[BEGIN DOCUMENT EXTRACT]
A report from Raymond James & Associates Inc. states that the negotiations over the deal stalled in part because valuations in the play have declined. Under the terms of the deal last week, Sinopec will pay Chesapeake $1.02 billion, 93% upon closing, to form a joint venture in 850,000 gross acres in the Mississippi Lime acreage of northern Oklahoma. The acreage was producing around 34,000 barrels of oil equivalent (BOE) per day in the fourth quarter 2012 and has about 140 million BOE of net proved reserves.
Chesapeake will remain the operator in the acreage.
“The Mississippi Lime JV has been anticipated for several months. Unfortunately, over that time frame, market expectations of the play have deteriorated, which caused the sale process to drag on and valuations to decline. Even given that backdrop, the deal failed to exceed the already low market expectations,” according to Raymond James.
After backing out the value of the producing acreage, which is about $800 million, Raymond James estimated that the deal values the remaining acreage between $600 and $700 per acre. “Market expectations were obviously much higher,” the report states.
Raymond James noted that Chesapeake had additional Kansas acreage that was excluded from the deal, which is a reflection of the current appetite for that area. The industry is awaiting more results to delineate that portion of the play, Raymond James reported.
[END DOCUMENT EXTRACT]
[BEGIN DATA SHOWN]
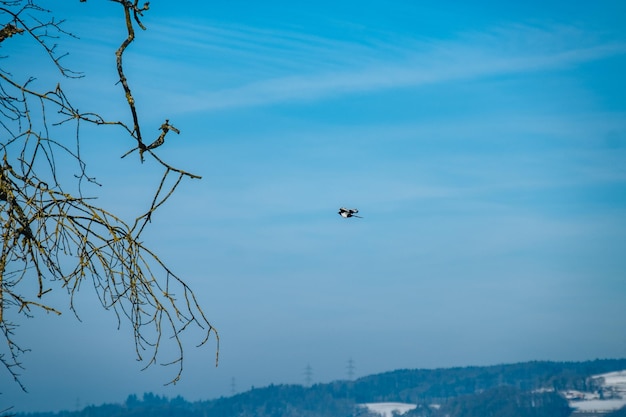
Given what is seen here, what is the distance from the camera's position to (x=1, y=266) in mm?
3369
[END DATA SHOWN]
THINGS TO DO:
**a)** In the report on the Sinopec–Chesapeake deal, how many gross acres does the joint venture cover in northern Oklahoma?
**b)** Write out the passage of the Sinopec–Chesapeake deal report starting at "Raymond James noted" and ending at "Raymond James reported.".

SOLUTIONS PER TASK:
**a)** 850,000 gross acres in the Mississippi Lime acreage.

**b)**
Raymond James noted that Chesapeake had additional Kansas acreage that was excluded from the deal, which is a reflection of the current appetite for that area. The industry is awaiting more results to delineate that portion of the play, Raymond James reported.